Afaics it does, both when necessary in the communication with clients, and when collation etc calls for it. It's clear as day that it got unicode written all over it, and just because it strictly is possible to ignore that doesn't retract from this.
Why would anyone want to store invalid UTF strings in TEXT fields when BLOB fields are available? Besides proving some kind of point to do it just because it can be done?
If opposition is so strong - OK, I'll leave Nillson's module (in CVS) as is and use modified version,
You seem to ignore that as the discussion has progressed, noone has opposed adding a flag to turn it off. Isn't that enough for you? Or do you just continue this kind of sulky the-world-against-me attitude for the sake of it?
- Already prepared UTF-8 strings cannot be used directly;
This point can be reduced to (3) by just decoding the strings before entry. In other words, it's not a matter of versatility but one of performance.

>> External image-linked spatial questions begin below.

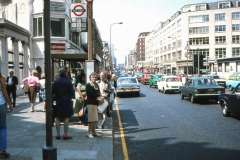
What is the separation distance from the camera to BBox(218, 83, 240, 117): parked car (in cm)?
951

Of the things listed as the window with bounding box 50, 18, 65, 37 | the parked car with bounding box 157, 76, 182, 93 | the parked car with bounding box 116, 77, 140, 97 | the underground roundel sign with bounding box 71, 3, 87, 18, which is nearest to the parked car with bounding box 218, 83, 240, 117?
the underground roundel sign with bounding box 71, 3, 87, 18

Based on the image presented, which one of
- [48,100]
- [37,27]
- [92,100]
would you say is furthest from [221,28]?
[48,100]

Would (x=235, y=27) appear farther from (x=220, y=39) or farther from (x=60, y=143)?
(x=60, y=143)

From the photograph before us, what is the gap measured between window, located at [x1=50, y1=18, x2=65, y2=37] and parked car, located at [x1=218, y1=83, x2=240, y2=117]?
63.0ft

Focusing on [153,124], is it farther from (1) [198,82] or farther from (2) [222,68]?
(2) [222,68]

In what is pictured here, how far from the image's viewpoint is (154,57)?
119 metres

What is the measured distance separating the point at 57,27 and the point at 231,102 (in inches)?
800

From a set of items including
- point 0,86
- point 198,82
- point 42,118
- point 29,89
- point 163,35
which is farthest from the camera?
point 163,35

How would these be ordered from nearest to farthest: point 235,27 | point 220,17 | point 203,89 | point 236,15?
point 203,89
point 235,27
point 236,15
point 220,17

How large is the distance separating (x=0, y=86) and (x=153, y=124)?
18.5 ft

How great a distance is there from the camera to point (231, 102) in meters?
9.93

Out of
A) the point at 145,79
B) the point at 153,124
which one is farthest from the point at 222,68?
the point at 153,124

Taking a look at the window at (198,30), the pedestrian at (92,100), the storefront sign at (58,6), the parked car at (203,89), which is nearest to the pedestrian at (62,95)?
the pedestrian at (92,100)

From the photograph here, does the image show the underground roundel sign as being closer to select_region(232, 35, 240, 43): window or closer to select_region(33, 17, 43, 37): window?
select_region(33, 17, 43, 37): window
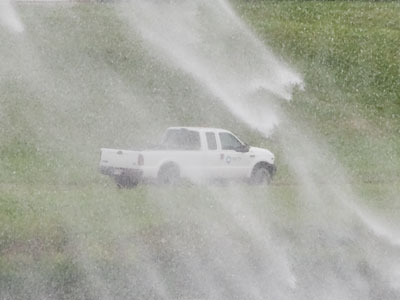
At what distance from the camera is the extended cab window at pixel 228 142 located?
22812mm

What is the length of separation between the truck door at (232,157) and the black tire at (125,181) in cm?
203

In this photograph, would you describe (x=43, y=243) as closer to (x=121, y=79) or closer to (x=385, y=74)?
(x=121, y=79)

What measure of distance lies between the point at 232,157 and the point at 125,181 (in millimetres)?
2497

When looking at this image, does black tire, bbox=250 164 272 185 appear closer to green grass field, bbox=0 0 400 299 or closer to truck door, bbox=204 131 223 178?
green grass field, bbox=0 0 400 299

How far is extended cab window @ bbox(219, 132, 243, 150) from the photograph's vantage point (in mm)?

- Anything but UTF-8 cannot be used while sqlite allows this;
I wouldn't say it's allowed just because it doesn't check for invalid strings. Everywhere in the docs I've looked says it's UTF8 or UTF16, period. Is there any guarantee that they won't add a validity checker at some point?

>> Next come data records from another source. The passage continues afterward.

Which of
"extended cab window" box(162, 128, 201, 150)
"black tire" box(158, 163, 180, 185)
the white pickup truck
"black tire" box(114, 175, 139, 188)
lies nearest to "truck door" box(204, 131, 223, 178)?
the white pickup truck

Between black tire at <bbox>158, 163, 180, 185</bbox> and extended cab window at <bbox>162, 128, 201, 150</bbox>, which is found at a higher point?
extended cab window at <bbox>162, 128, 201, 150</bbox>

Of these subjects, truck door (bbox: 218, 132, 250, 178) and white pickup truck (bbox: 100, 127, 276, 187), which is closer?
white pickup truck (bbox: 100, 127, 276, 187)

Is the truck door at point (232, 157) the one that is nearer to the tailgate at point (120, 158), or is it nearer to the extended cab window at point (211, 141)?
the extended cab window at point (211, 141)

- Enforced conversion add additional overhead - it doesn't matter how small it is, but it is there, while can be avoided.
Valid point, although it still would be nice to see the kind of overhead the extra overhead incur.

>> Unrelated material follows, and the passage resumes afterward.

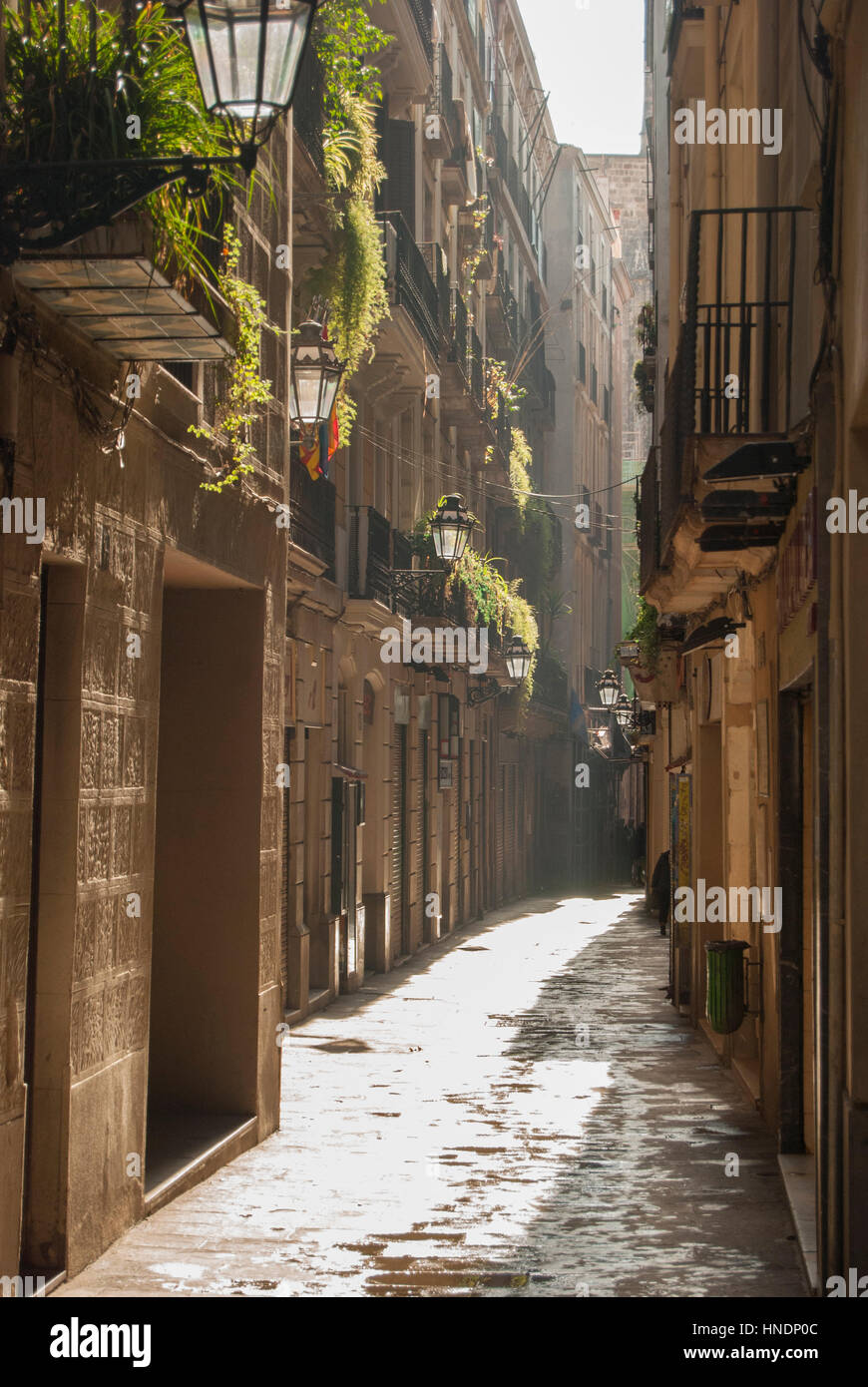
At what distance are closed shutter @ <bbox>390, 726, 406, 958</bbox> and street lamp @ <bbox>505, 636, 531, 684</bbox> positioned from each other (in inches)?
225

There is alternative, though - don't make any conversion if string is 8-bit wide (my initial proposal) - this won't hurt anybody, and those who will (because nobody does right now) use 16- or 32-bit strings will see no difference.
Oh my will this hurt! This is definitely the one thing I absolutely and utterly oppose. How do you know if the string is to be UTF8/16 decoded when you get it back? Using some kind of dwim by trying to decode it and just pass it through if that fails? Then there's always the possibility that it'll decode eight bit raw strings that just happen to not be invalid UTF-8. What if you want to use the sqlite collation functions etc on those strings? They sure as hell won't work correctly on unencoded eight bit chars.